• _What to produce_
Retype, word for word, the line containing "How much of" and every line after it to the end. Skip pictures.
## Begin Supplied entries
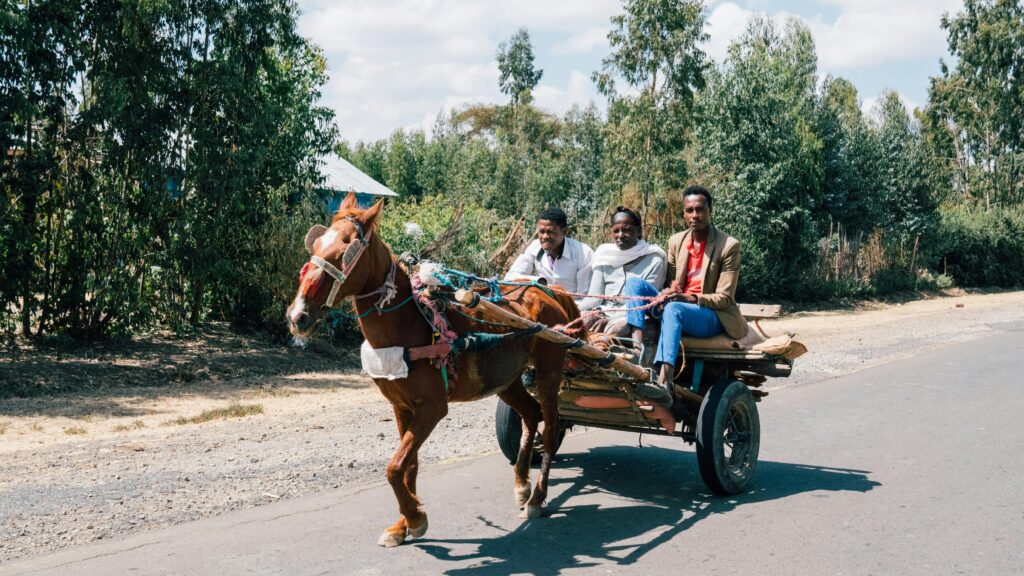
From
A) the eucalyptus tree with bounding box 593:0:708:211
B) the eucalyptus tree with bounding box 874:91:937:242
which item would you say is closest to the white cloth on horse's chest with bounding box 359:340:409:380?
the eucalyptus tree with bounding box 593:0:708:211

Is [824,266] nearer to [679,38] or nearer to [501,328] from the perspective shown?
[679,38]

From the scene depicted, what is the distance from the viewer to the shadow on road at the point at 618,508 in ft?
17.0

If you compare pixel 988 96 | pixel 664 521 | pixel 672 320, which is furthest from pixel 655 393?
pixel 988 96

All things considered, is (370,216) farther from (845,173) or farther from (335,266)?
(845,173)

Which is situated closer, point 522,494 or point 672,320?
point 522,494

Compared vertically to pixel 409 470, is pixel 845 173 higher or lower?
higher

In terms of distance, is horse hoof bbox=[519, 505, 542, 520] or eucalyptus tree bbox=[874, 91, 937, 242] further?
eucalyptus tree bbox=[874, 91, 937, 242]

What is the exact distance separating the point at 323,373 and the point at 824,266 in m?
18.9

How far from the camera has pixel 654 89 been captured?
21.6 metres

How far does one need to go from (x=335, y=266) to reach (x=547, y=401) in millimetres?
2244

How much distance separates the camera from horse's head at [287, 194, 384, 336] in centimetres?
441

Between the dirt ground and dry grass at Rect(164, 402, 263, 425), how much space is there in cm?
4

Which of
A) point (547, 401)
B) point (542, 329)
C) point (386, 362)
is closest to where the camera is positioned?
point (386, 362)

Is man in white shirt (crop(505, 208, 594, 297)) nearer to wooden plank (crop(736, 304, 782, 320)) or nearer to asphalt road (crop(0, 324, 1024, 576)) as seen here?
wooden plank (crop(736, 304, 782, 320))
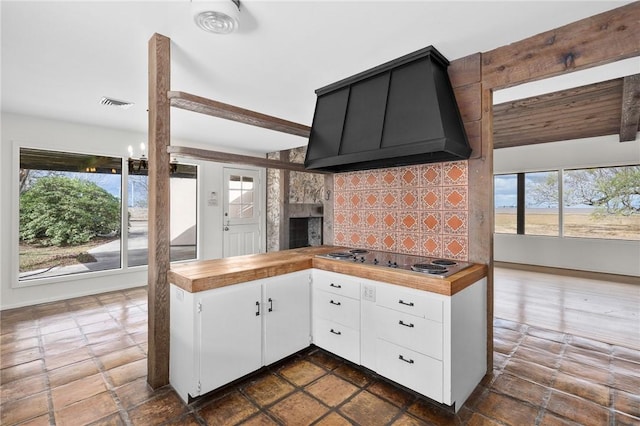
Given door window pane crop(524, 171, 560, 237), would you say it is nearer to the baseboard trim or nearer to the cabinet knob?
the baseboard trim

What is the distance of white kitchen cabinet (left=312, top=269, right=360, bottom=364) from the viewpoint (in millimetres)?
2369

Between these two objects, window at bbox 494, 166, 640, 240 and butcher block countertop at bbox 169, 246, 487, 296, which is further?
window at bbox 494, 166, 640, 240

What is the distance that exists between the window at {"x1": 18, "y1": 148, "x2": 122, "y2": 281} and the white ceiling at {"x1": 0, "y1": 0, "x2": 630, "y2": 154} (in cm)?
115

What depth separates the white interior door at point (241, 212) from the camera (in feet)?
20.1

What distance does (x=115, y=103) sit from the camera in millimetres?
3490

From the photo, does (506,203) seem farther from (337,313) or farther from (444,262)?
(337,313)

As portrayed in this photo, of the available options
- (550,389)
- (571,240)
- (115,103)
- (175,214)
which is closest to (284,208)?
(175,214)

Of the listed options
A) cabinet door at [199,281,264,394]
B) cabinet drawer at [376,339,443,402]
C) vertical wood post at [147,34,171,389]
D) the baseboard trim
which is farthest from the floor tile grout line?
the baseboard trim

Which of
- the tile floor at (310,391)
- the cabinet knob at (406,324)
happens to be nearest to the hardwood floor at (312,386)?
the tile floor at (310,391)

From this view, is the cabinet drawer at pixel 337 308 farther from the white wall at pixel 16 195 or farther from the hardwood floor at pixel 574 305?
the white wall at pixel 16 195

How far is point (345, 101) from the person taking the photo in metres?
2.87

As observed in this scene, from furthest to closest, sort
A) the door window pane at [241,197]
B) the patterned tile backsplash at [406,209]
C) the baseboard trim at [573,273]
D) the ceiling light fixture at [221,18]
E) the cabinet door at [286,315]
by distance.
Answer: the door window pane at [241,197] < the baseboard trim at [573,273] < the patterned tile backsplash at [406,209] < the cabinet door at [286,315] < the ceiling light fixture at [221,18]

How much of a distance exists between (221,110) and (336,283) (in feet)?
5.78

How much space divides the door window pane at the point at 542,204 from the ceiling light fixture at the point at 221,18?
7124 millimetres
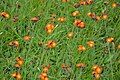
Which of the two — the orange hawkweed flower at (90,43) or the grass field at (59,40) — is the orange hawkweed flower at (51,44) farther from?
the orange hawkweed flower at (90,43)

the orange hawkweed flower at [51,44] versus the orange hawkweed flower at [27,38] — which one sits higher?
the orange hawkweed flower at [27,38]

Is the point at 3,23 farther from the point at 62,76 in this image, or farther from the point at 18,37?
the point at 62,76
## End Supplied entries
• _Answer in full_
How much of a distance exists between (221,110) and (336,283) (in feet)?
5.78

How much space divides the door window pane at the point at 542,204 from the ceiling light fixture at the point at 221,18?
7124 millimetres
Which of the two — the orange hawkweed flower at (90,43) or the grass field at (59,40) — is the orange hawkweed flower at (51,44) farther from?
the orange hawkweed flower at (90,43)

the orange hawkweed flower at [51,44] versus the orange hawkweed flower at [27,38] — which one sits higher?
the orange hawkweed flower at [27,38]

Is the point at 3,23 farther from the point at 62,76 in this image, or farther from the point at 18,37?
the point at 62,76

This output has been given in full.